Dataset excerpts

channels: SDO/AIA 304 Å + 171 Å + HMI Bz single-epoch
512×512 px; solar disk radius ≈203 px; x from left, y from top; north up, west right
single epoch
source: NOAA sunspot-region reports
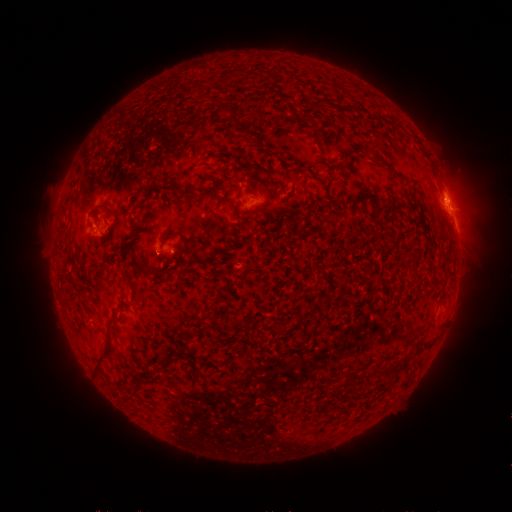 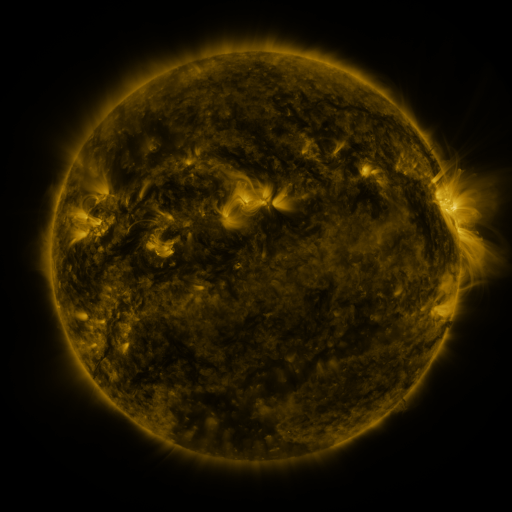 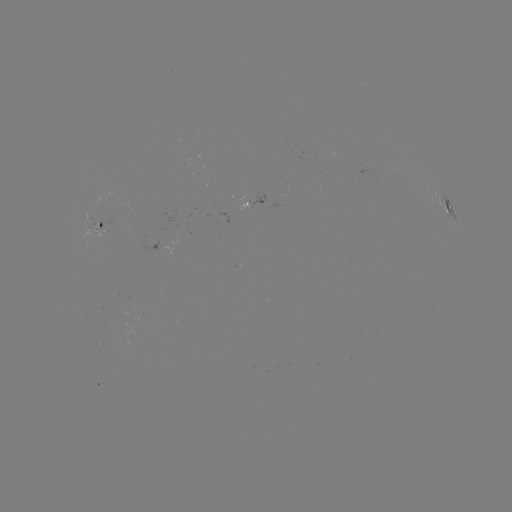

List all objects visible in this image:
spotted active region: (256, 203)
spotted active region: (448, 204)
spotted active region: (104, 225)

▶ **REQUIREMENT**:
Copy all of the data above word for word, leaving out the pictures.

▶ **ANSWER TO THE EXERCISE**:
channels: SDO/AIA 304 Å + 171 Å + HMI Bz single-epoch
512×512 px; solar disk radius ≈203 px; x from left, y from top; north up, west right
single epoch
source: NOAA sunspot-region reports

List all objects visible in this image:
spotted active region: (256, 203)
spotted active region: (448, 204)
spotted active region: (104, 225)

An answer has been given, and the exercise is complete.